In diesem Fall bezieht der Lohnverarbeiter die Stoffe von den Anteilseignern. Wenn man davon ausgeht, dass diese innerhalb der EU angesiedelt sind, ist der Lohnverarbeiter nachgeschalteter Anwender. Eine Vorregistrierung ist deshalb nicht erforderlich.
zu 2.: Chemikalien und Katalysatoren werden z.T. in unserem Namen zugekauft.
- Ein Ankauf innerhalb der EU macht den Lohnverarbeiter zum nachgeschalteten Anwender (NA)
- Ein Ankauf von außerhalb der EU macht den Lohnverarbeiter zum Importeur. Hier ist eine Vorregistrierung erforderlich. Da keine Kosten bei der Vorregistrierung anfallen, ist eine Vorregistrierung auf jeden Fall sinnvoll.
zu 3.: Für welche Stoffe müssen wir die Vorregistrierung z.B. als Importeur übernehmen?

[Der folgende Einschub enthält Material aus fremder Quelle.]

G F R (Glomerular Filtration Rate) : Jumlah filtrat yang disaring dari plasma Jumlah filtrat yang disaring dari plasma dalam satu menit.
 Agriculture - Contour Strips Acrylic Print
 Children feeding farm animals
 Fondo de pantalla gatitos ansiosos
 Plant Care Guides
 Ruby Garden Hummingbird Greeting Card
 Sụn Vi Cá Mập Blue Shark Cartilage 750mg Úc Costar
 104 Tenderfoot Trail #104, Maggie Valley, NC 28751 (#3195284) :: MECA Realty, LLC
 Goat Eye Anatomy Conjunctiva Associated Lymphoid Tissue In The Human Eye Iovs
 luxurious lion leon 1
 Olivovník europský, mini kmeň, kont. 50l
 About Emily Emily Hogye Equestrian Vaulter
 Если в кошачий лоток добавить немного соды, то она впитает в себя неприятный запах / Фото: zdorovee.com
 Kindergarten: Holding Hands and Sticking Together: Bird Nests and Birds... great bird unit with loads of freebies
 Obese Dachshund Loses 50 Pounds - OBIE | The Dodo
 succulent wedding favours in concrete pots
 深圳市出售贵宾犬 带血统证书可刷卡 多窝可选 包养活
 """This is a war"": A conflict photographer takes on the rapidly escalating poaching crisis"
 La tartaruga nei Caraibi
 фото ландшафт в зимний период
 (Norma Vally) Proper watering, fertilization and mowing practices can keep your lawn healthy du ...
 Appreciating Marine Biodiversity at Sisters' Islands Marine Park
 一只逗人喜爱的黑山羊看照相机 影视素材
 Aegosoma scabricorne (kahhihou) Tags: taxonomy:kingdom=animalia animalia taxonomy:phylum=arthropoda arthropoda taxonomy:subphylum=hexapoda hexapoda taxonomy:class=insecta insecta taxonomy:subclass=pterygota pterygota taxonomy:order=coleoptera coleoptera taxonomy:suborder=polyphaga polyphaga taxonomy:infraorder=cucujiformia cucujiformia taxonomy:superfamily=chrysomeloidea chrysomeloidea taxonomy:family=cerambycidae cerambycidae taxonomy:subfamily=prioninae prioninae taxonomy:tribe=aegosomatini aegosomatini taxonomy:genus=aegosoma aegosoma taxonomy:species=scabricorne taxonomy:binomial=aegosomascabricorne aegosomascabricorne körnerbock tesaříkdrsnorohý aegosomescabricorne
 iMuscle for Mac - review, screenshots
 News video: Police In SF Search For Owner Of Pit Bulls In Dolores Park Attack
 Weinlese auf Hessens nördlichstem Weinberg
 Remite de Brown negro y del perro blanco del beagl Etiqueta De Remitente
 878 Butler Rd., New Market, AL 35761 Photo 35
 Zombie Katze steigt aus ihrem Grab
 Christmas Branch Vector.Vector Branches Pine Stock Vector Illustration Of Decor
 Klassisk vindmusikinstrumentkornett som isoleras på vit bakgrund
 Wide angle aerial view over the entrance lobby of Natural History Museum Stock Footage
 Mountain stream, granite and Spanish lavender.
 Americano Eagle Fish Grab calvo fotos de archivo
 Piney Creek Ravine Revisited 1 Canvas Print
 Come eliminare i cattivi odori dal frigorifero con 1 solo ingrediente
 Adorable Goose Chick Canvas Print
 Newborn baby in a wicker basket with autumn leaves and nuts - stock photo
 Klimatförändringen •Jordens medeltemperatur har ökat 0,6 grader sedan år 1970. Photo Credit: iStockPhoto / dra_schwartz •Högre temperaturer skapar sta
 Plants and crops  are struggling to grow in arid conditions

Siehe Punkt 2, wenn Stoffe außerhalb der EU eingekauft werden.
zu 4.: Sind wir für die Additive nachgeschalteter Anwender?
Siehe Punkt 1. Die Beschaffung außerhalb der EU und die Einfuhr gelten nach Art. 3 (12) der REACH-Verordnung bereits als Inverkehrbringen. Damit sind die Anteilseigner als Ihre Lieferanten in der Verantwortung.
Die Beschaffung von einem Importeur innerhalb der EU ist in jedem Fall unproblematisch.
zu 5.: Die hergestellten Produkte gehören vollends den Anteilseignern, d.h. wir bringen kein Produkt in unserem Namen auf den Markt. Wer muss diese registrieren?
Der Begriff „Lohnverarbeiter“ ist in der Verordnung so nicht enthalten. Maßgebend ist, ob Sie als natürliche oder juristische Person (Art. 3 Punkt 9) einen Stoff herstellen; dann ist dieser von Ihnen zu registrieren. Wenn Sie jedoch Stoffe nur von Ihrem Lieferanten aus der EU für die Formulierung einer Zubereitung verwenden, sind sie nachgeschalteter Anwender für die Titel V gilt.